Wednesday, 4 September 2024

1498C - Planar reflections

1498C - Planar reflections

Problem

We have a set of $n$ 2D planes. A particle comes from the left, and goes through all the planes. Initially it has power $k$. When this particle touches a plane, another particle with power $k-1$ is created, but in the reverse direction.

Find the total number of particles created in this process.

Note that the created particles can create more particles as they themselves hit the planes.
 

Solution

As soon as a particle hits a plane, we know that a new particle with $k-1$ power will be created in the reverse direction. And the initial particle itself will carry on, with the same power $k$.

Note that the new particle now can touch the planes that were before (on the left of) the initial particle - therefore this particle should have knowledge on how many planes are on the left of it, and how many on the right.

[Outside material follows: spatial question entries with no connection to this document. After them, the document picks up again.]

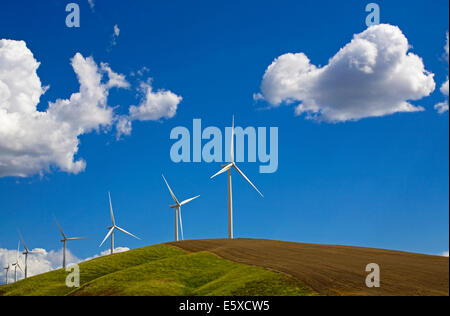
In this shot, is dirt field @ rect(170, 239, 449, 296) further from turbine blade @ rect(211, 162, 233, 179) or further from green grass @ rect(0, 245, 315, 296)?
turbine blade @ rect(211, 162, 233, 179)

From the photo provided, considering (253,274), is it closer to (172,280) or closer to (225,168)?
(172,280)

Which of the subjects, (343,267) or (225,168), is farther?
(225,168)

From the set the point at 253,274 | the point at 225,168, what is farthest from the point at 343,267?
Answer: the point at 225,168

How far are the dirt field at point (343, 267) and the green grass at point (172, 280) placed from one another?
3.05m

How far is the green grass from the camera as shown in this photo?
158 ft

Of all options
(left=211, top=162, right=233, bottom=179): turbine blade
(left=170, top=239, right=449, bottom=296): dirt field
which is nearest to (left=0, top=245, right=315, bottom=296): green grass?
(left=170, top=239, right=449, bottom=296): dirt field

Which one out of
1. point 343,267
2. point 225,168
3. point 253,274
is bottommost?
point 253,274

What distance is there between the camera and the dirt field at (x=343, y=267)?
1788 inches

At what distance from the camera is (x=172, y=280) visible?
188ft

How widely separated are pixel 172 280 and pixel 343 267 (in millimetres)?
23730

Note that left + right will always be $n$, therefore we can just keep track of the number of particles on the left, and the right ones will be $n - left$.

So to represent the state of a particle, we can say that there are $left$ particles to the left of it, and it has $k$ power, and it's going in the direction $dir$, which can be left or right.

We can create a memoization based DP, where we save outputs for these values in a map.

The key of the map will be $\{left, \{k, dir\}\}$  which will be represented by `pair<long long, pair<long long, long long>>` . (Even though $dir$ can be 0 / 1 I have used a `long long` here)

This map will output the total number of particles created because of this particle.

Now we can create a simple recursion based on the original statement.

$$ getDp(left, k, dir) = getDp(left, k - 1, 1 - dir) + getDp(left + 1, k, dir) $$
 Here the first item in RHS is the new particle created going in the reverse direction with 1 less power, and the second item is the original particle which now has one less plane to see.

This is pretty much the logic to the problem.

The interesting part is in the implementation itself.

I tried to submit the solution 6 times - let's iterate on each of the submission, and see how we improved it until an AC.

Implementations

Submission 1 : 1:* DP


Link : https://codeforces.com/contest/1498/submission/278463113

The DP in this case was not the one mentioned above. Instead it was different.

As a particle goes through multiple planes, with power $k$, it will create particles of power $k-1$ in the reverse direction for each such plane.

So I created the DP around that with

If the particle is going in the right direction:

$$ getDp(left, right, k, direction) = 1 + \sum _{i = 1}^{right} getDp(left + i - 1, right - i + 1, k - 1, 1 - direction)$$

If the particle is going in the left direction:

$$ getDp(left, right, k, direction) = 1 + \sum _{i = 1}^{left} getDp(left - i + 1, right + i - 1, k - 1, 1 - direction)$$

The time complexity of this is *high* (what exactly and why?) therefore this easily gave me TLE

On time complexity of the above recursion


It's basically something like $O(right \times left \times right \times ...\text{k times})$
Since $O(right) = O(left) = O(n)$, the upper bound of this is $O(n^k)$.

But let's look into the total number of items possible inside DP. That is $O(left) \times O(right) \times O(k) \times 2 = 10^3 \times 10^3 \times 10^3 \times 2 = 2 \times 10^9$

But note that $left + right = n$ always, therefore there can be only $10^3$ valid combinations of left and right (ex : both left and right can not be 1)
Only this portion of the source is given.